Set exercise:
Pick out each line of the listing that contains the word "item", matching case.

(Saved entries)
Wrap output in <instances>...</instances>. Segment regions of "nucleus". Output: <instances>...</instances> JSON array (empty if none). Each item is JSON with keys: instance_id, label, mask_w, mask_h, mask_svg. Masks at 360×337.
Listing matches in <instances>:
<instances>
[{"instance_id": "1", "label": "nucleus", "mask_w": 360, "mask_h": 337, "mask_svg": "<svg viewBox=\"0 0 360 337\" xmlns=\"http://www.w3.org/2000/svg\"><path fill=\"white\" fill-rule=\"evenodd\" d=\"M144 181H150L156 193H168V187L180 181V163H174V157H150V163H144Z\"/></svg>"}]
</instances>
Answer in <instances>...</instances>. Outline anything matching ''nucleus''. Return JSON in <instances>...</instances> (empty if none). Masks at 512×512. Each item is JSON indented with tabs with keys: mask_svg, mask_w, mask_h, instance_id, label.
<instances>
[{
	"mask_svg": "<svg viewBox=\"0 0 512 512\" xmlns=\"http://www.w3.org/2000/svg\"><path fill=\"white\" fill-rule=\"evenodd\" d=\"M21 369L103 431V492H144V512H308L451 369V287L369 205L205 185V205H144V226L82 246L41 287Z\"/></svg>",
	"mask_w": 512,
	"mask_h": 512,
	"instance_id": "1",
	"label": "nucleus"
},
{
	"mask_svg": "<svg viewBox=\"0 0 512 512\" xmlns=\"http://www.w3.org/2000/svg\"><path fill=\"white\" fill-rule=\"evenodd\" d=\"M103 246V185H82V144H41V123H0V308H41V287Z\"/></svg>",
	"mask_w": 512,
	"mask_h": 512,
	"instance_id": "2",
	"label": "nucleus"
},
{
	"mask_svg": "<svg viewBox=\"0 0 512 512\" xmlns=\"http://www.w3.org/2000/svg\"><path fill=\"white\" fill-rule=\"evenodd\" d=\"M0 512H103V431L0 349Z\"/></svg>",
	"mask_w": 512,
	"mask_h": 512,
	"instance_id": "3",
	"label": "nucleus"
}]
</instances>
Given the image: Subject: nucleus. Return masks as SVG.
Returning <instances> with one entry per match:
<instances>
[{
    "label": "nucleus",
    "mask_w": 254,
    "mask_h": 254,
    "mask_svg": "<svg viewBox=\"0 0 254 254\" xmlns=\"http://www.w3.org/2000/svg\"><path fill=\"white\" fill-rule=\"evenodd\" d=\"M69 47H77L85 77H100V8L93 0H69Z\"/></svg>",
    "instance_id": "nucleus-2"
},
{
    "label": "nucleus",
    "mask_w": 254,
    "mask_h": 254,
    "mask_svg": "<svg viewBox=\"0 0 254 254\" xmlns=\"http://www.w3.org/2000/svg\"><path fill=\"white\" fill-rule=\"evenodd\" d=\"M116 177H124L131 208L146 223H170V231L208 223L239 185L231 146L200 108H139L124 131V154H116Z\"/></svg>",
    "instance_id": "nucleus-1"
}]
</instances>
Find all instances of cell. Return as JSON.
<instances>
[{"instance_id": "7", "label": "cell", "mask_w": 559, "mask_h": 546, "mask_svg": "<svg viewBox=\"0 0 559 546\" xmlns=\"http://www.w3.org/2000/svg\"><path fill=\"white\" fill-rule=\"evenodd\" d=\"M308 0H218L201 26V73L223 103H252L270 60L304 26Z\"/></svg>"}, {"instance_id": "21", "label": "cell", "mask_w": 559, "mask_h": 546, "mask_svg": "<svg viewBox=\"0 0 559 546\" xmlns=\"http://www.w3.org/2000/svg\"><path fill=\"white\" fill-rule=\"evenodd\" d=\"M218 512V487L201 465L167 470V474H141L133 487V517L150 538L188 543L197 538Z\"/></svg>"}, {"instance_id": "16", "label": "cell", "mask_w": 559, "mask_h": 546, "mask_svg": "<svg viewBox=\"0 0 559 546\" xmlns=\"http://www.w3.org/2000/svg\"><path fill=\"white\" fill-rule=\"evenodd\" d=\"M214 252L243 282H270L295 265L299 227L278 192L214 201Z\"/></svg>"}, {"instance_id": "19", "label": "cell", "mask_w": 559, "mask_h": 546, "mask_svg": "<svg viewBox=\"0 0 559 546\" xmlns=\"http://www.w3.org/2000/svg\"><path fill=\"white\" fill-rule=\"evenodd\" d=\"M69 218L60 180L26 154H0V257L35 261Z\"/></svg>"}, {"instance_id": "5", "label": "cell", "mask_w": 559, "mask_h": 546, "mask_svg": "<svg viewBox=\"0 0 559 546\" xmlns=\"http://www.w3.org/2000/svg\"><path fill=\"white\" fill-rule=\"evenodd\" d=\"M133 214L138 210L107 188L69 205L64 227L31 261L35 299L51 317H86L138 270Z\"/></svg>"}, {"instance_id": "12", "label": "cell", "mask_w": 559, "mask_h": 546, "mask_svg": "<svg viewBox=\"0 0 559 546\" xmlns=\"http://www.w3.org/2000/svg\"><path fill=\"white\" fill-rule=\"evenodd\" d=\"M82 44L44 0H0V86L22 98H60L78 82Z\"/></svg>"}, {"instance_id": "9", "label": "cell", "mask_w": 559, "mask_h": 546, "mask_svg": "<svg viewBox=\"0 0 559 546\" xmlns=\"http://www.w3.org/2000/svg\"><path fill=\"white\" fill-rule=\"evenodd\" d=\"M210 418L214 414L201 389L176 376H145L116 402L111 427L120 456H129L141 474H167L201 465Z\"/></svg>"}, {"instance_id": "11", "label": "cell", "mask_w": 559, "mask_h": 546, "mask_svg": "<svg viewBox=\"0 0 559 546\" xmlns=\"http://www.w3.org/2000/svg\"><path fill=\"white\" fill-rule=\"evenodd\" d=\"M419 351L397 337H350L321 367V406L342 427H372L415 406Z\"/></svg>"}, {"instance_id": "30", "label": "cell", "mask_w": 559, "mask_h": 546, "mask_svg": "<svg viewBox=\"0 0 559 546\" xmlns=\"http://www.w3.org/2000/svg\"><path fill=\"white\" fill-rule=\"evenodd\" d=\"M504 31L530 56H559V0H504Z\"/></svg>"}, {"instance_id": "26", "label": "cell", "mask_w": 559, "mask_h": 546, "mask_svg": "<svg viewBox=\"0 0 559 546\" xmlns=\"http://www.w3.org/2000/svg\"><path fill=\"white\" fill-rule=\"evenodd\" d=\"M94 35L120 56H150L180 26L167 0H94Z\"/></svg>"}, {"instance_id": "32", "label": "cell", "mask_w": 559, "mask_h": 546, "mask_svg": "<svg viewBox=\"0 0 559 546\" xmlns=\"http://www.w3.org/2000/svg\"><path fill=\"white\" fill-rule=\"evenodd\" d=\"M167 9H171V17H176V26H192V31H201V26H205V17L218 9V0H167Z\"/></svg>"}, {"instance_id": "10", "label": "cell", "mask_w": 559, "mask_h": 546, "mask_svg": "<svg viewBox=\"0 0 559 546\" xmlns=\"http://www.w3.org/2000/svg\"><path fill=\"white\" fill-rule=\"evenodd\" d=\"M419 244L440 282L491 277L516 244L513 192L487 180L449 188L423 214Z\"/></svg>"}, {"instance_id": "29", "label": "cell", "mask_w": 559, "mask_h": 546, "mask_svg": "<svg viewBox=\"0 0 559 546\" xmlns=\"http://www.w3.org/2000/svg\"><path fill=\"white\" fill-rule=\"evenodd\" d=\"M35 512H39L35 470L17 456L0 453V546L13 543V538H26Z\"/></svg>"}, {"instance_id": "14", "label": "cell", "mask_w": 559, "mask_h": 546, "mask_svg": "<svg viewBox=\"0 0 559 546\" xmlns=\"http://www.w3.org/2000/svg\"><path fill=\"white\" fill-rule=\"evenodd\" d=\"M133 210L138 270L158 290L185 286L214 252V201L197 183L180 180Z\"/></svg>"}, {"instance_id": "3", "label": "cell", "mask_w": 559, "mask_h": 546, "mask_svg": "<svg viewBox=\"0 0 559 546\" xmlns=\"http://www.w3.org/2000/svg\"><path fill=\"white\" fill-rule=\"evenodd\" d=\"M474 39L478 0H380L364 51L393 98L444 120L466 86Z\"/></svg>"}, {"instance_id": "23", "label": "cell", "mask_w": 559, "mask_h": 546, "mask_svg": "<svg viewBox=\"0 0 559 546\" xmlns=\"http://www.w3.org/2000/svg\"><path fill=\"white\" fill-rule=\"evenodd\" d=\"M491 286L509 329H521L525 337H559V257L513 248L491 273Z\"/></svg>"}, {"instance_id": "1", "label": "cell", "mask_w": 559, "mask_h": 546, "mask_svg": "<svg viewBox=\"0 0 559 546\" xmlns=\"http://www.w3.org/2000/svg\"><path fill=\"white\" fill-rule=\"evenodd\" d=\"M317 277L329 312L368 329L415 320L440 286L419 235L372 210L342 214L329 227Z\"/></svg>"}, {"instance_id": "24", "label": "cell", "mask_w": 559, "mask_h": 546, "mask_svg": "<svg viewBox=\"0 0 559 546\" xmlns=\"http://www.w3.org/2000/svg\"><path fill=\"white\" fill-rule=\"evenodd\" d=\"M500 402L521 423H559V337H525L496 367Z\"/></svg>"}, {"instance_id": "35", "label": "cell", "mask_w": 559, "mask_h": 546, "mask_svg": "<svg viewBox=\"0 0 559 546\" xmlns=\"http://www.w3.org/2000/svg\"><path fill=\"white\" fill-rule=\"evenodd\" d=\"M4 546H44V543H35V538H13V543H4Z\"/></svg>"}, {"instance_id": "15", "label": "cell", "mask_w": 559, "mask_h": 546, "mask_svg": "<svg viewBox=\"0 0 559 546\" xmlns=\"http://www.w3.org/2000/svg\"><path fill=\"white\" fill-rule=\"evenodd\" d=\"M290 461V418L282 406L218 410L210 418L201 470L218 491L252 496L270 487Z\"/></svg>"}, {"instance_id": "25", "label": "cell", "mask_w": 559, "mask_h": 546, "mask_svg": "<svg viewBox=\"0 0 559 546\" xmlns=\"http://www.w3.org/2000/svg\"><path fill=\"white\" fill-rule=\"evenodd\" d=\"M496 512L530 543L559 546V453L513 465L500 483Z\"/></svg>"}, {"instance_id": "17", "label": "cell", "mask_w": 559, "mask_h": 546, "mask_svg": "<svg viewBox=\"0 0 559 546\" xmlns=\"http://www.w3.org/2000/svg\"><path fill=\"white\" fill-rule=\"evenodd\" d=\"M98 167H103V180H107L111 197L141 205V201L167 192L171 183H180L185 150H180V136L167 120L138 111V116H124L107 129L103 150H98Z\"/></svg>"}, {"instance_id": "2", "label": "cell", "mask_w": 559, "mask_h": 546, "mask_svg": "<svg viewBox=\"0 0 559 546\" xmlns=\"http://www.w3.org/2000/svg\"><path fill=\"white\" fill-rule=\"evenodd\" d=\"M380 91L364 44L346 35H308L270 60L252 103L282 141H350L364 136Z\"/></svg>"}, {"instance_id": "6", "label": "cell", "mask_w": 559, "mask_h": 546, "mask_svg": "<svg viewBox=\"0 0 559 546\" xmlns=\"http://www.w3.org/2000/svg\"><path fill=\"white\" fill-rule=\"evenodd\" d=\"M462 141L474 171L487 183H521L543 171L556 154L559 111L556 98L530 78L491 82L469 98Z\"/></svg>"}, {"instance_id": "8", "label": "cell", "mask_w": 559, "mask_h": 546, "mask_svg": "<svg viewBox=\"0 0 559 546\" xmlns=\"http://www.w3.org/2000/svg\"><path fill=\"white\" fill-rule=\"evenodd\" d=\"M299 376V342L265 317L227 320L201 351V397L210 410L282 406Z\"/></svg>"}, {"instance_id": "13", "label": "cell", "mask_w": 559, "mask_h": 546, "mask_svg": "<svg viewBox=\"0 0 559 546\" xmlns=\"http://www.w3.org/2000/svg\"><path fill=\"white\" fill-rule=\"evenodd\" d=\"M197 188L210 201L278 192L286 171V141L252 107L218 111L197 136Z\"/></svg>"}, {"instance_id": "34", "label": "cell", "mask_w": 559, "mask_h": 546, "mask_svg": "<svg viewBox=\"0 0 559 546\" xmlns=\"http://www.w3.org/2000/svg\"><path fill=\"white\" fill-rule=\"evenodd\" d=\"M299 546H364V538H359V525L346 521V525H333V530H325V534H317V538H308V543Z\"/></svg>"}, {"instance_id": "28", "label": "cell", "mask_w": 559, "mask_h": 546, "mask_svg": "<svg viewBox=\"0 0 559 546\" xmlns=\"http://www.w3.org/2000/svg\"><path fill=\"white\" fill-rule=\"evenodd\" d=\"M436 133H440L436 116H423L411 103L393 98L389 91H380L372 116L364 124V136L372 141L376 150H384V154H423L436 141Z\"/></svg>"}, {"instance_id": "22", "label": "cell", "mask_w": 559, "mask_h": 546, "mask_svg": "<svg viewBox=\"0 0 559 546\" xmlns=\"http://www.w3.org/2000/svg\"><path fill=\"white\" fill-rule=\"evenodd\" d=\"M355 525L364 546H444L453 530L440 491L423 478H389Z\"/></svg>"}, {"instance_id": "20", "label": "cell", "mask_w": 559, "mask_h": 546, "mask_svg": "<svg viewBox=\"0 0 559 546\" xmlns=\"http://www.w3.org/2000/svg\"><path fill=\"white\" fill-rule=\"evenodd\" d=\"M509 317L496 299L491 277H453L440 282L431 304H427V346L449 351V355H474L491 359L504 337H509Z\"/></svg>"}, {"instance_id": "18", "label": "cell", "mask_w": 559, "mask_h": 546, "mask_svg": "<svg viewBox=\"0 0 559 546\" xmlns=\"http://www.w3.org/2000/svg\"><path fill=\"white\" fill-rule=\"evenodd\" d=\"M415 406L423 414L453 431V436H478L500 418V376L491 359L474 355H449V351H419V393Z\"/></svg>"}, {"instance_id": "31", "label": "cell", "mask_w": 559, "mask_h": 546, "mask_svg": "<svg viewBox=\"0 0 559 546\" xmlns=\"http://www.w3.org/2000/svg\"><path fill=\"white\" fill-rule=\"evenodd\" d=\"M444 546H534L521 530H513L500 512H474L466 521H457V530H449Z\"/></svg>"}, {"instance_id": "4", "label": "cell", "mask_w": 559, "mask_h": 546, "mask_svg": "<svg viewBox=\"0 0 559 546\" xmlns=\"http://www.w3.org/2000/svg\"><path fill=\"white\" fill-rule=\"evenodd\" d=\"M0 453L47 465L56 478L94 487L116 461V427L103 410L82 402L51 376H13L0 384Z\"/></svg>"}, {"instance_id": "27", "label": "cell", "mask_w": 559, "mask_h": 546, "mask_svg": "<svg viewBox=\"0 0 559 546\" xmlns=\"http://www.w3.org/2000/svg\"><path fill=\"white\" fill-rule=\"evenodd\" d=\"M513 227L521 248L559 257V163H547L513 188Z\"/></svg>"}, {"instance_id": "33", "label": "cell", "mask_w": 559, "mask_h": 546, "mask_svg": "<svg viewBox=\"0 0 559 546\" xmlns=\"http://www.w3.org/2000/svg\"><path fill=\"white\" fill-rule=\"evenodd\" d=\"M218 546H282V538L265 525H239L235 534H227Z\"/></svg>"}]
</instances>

Result of the task:
Wrap output in <instances>...</instances>. Segment regions of "nucleus". Output: <instances>...</instances> JSON array (empty if none). Each item is JSON with keys: instance_id, label, mask_w, mask_h, mask_svg. Masks at 360×337.
Answer in <instances>...</instances>. Outline anything matching ''nucleus''. Return JSON in <instances>...</instances> (empty if none). Masks at 512×512. Each item is JSON indented with tabs with keys: mask_svg, mask_w, mask_h, instance_id, label.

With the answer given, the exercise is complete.